• Problem set:
(1) Reproduce the part of the score-ranking code review that begins at "Here, we used" and stops after "the remove-erase idiom.".
(2) Carry on writing the C++ score-ranking code review from the point where it ends.

• Selected extract:

——————

In your code, the whole getPosition function is redundant. Use std::lower_bound instead. And since std::vector::erase is \$\Oh(n)\$, the code is \$\Oh(n^2)\$, which is unnecessary inefficient.

The problem is very simple and can be finished in several lines without sacrificing readability:

using score_t = long;
using rank_t = long;

// scores is passed by value to take advantage of possible optimization.
rank_t get_rank(std::vector<score_t> scores, score_t alice_score)
{
    scores.erase(std::unique(scores.begin(), scores.end()), scores.end());

    auto it = std::lower_bound(scores.begin(), scores.end(), alice_score, std::greater<>{});
    return it - scores.begin() + 1;
}

The code is \$\Oh(n)\$ and I don't think you can do better. Note that each score of Alice's is independent, so it makes no sense to process them together in a function. I used long because the problem seems to require numbers as large as \$10^9\$. scores will be modified in the function, so instead of making a copy manually, we let the compiler do so for us in the parameter list. This enables possible optimization opportunities.

Here, we used two standard algorithms:

  • std::unique, which "removes" adjacent equal elements. Standard algorithms cannot change the size of scores via iterators, so std::unique makes sure that the first \$N\$ elements are the result, where \$N\$ is the number of elements in the result. The rest of the elements are placed in a valid but otherwise unspecified state. Then, we call erase to erase these garbage elements. This is also known as the remove-erase idiom.

——————

• Records:
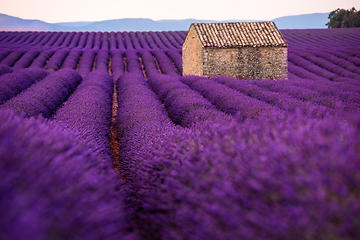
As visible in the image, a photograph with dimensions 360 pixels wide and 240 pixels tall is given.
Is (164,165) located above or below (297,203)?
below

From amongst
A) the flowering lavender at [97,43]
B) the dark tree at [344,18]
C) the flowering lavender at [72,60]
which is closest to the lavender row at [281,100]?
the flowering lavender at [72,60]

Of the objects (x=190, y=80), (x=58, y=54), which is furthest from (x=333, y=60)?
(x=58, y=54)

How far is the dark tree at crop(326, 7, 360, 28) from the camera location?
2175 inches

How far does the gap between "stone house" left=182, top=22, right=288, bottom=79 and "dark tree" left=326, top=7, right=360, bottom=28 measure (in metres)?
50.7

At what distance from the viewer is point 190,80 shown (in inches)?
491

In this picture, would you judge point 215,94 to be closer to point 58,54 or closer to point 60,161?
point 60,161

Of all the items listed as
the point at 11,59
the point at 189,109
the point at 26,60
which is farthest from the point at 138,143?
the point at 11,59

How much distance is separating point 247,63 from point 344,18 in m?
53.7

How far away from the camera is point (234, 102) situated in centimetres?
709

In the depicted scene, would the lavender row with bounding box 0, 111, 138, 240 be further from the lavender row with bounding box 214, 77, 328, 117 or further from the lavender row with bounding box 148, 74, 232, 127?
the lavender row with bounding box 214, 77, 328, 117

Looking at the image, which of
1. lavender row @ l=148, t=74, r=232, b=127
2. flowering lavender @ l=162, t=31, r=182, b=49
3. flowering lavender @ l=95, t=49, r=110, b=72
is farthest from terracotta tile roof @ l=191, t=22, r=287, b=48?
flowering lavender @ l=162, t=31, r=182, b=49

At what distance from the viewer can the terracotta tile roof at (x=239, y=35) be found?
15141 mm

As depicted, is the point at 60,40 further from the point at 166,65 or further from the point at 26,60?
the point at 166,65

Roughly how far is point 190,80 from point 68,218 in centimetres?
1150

——————

• Answer set:
(1)
Here, we used two standard algorithms:

  • std::unique, which "removes" adjacent equal elements. Standard algorithms cannot change the size of scores via iterators, so std::unique makes sure that the first \$N\$ elements are the result, where \$N\$ is the number of elements in the result. The rest of the elements are placed in a valid but otherwise unspecified state. Then, we call erase to erase these garbage elements. This is also known as the remove-erase idiom.

(2)
  • std::lower_bound, which performs a binary search and returns the first element that compares not "less" than the provided value. By default, "less" is defined by <, thus operating on an ascending sequence. In this case, we use std::greater<> to define "less" by >, so that std::lower_bound is adapted to work on a descending sequence.


Now let's go through your code: (regardless of whether the code is what hackerrank gives you)

int getPosition(vector<int> scores,int value,int start,int end){

As I said, this function is provided by the standard library and you shouldn't be reinventing your own without a good reason. If you want to see how the standard version looks like, there is an example implementation at cppreference.


vector<int> climbingLeaderboard(vector<int> scores, vector<int> alice) {

As I said before, this function is illogical. It should handle one Alice-score at a time. Also, climbingLeaderboard isn't really a good function name.

Passing scores by value is justified because you modify it in the functions, but passing alice by value introduces an unnecessary copy. It should be passed by const reference instead. And int is not only a magic type, but also a type that is not sufficiently large here.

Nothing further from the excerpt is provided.